いや、皆だいたい笑顔だよなと思って、もう一回食い下がると、すごい悩んで、
「いつもきちんとしてるね」と。そこでさすがの私もこれ以上突っ込んでも
出てこないなと諦めて、

「ああ、そうですか。精いっぱい頑張らせていただきます。ありがとうございました」
と言って退室しました。がっかりしながらも上司の言葉を振り返る中で、私はすごい
ことに気づいたんです。というのは、その言葉の中に同じ単語がついていたんですね、
「いつも」っていう。いつも笑顔でいつも身嗜みが整っている。これは点数が読める人
なんだろうと思ったんです。

調子がいい時は120点のパフォーマンスが出せるけど、調子が悪い時は50点しか出せない
というムラッ気のある人と、私のように120点は出せないけど、調子の波がなくどんな時
でも80点を出せる人。自分が経営者だったら、どっちを天皇陛下の担当につけますかと。
やっぱり点数の読める人、安定感のある人ですよね。

私は上司の言葉をきっかけに、そこが自分の強みなんだと気づくことができ、以来、
「いつも」ということを意識して継続するようになったんです。
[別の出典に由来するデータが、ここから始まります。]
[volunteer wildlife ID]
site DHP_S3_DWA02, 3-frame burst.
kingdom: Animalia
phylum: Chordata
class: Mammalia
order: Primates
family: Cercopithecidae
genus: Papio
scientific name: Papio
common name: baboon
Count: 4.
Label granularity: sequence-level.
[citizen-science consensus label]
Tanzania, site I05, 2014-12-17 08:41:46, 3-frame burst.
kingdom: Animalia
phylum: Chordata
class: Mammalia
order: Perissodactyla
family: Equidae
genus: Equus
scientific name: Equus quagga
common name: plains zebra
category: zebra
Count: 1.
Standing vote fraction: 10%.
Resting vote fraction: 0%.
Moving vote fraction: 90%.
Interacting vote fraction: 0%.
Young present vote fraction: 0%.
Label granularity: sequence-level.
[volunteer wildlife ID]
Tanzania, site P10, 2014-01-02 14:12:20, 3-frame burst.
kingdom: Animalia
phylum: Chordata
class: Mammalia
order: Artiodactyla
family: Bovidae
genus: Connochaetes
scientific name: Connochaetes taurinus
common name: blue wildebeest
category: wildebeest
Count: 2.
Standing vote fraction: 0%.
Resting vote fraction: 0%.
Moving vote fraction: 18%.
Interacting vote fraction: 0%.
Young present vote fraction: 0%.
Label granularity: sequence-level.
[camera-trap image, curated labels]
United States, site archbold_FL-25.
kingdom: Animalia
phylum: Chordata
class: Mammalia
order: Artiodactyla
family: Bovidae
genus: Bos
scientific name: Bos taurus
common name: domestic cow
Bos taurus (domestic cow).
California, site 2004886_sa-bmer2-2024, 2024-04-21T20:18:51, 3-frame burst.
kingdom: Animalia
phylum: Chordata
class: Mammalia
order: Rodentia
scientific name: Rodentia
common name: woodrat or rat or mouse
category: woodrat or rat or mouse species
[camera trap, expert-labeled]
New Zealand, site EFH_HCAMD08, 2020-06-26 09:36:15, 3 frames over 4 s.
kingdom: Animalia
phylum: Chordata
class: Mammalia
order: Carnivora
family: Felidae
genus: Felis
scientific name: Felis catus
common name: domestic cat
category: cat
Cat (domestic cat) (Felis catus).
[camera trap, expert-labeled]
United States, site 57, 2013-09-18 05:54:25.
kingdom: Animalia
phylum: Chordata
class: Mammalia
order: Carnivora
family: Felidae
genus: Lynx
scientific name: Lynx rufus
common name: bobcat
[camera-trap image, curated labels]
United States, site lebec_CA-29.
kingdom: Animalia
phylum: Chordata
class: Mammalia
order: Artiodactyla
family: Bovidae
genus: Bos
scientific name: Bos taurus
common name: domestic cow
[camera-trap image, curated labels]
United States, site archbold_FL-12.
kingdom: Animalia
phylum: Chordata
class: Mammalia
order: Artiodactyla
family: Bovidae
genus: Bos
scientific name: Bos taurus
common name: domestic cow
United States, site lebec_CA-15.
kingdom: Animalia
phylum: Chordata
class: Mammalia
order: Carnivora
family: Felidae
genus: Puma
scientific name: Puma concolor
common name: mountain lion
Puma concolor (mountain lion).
特に心掛けてきたことは
3つあって、「いつも笑顔でいる」「いつも身嗜みを整えておく」そしてもう一つは、
「いつも相手の期待より少し上を目指す」。この3つをモットーに、周囲から里岡さんに
頼んでよかったと思われる仕事を目指していきました。(ここまで)

感動経営で大事にしていること。いつでもどこでも誰でもが、事前期待を裏切らない
対応ができること。感動とは、無茶苦茶凄いことをする訳ではない。相手の事前期待を
少しでも上回ること。そして、このプラスワンの掛け算をチームで実現すること。
そのための第一歩は、全員が理念を見て働くこと。全てに通じる、サービスの達人の
ABC(当たり前のことを馬鹿みたいにちゃんとやる)だ。